**AVAILABLE DATA**
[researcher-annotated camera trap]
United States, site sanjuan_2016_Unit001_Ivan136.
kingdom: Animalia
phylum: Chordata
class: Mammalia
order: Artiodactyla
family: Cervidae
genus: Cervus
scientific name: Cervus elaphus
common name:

**ABOUT THIS EXERCISE**
Print the records above exactly as written.

**FINISHED TASK**
[researcher-annotated camera trap]
United States, site sanjuan_2016_Unit001_Ivan136.
kingdom: Animalia
phylum: Chordata
class: Mammalia
order: Artiodactyla
family: Cervidae
genus: Cervus
scientific name: Cervus elaphus
common name:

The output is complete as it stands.